# Spike down



## MtnRunner (Oct 21, 2013)

Well this little guy came into the calls Saturday morning on a dead run. Was able to stop him at 25 yards and put the rage hypo to work. Ran about 75 yards and tipped over. He broke both of his spikes when he fell so I was just holding them in place for the pic. He's not big but hell taste great!


----------



## longbow (Mar 31, 2009)

Good work MtRunner! Good work.


----------



## Bowdacious (Sep 16, 2007)

Well done! Congrats on your success!!


----------



## goofy elk (Dec 16, 2007)

SWEET--- Looks like a 'fat' one too.........


----------



## twinkielk15 (Jan 17, 2011)

Nice work! Were you hunting the Central Mountains? You look familiar.


----------



## MtnRunner (Oct 21, 2013)

Hunting the manti unit.


----------



## twinkielk15 (Jan 17, 2011)

I called in a monster of a bull yesterday evening. Lot of good that does me....

Congrats on the elk!


----------



## Rattler (Jul 13, 2014)

Congrats on the bull.

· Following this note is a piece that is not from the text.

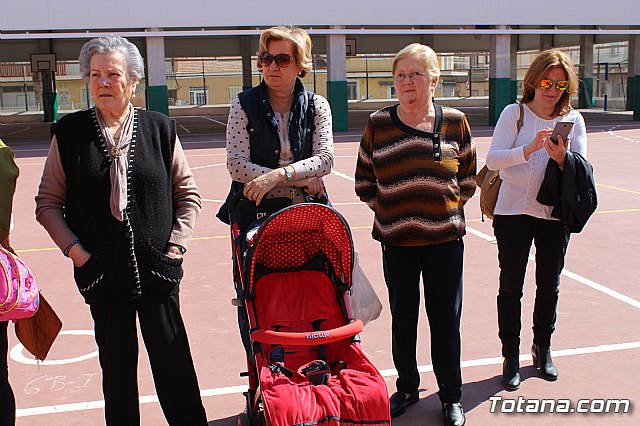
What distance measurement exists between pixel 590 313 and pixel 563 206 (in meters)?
1.89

I am looking forward to being down on the Manti in 3 weeks.


----------



## goosefreak (Aug 20, 2009)

now I know for sure you'll have enough meat to make some of that smoked summer sausage you did the other day! i'll be expecting some! NICE!


----------



## MtnRunner (Oct 21, 2013)

Sounds good Nate.


----------



## El Casador (Aug 27, 2009)

Way to go, lots of good meat on that boy


----------



## 2full (Apr 8, 2010)

would shoot him in a second. Nice job.


----------



## utahhunter678 (Nov 3, 2012)

Congrats. Handling it like a boss!


----------



## elkfan (Jul 30, 2013)

Congratulations on a fine bull. I was curious how well you liked the Hypodermics. The entry hole is impressive. I bought a pack of hypodermics this year but I haven't opened them yet, because the reviews were not overly positive. I've had great success with the Rage 3 blades in the past and I'd like to hear your opinion on the Hypodermics.


----------



## MtnRunner (Oct 21, 2013)

This is the second animal I have shot with them. I have shot several mechanical heads in the past . Grim reaper, spitfire, wasp g5 t3 and a couple others. This head has impressed me so much I can't see myself changing anytime soon. You do have to have the right set up for them I think. I shoot a 450 grain arrow out of a 70 lb bow. Both heads are back in the quiver (with new blades of course). If you shooting a light arrow or low poundage it probably isn't your best option . You cam pm me your setup info and I would be more then happy to talk more about them with you. Here is a pic of the other animal I killed with one .

I have shot both animals inside 25 yards and both were basically facing me. Great holes and awesome blood trails on both animals.


----------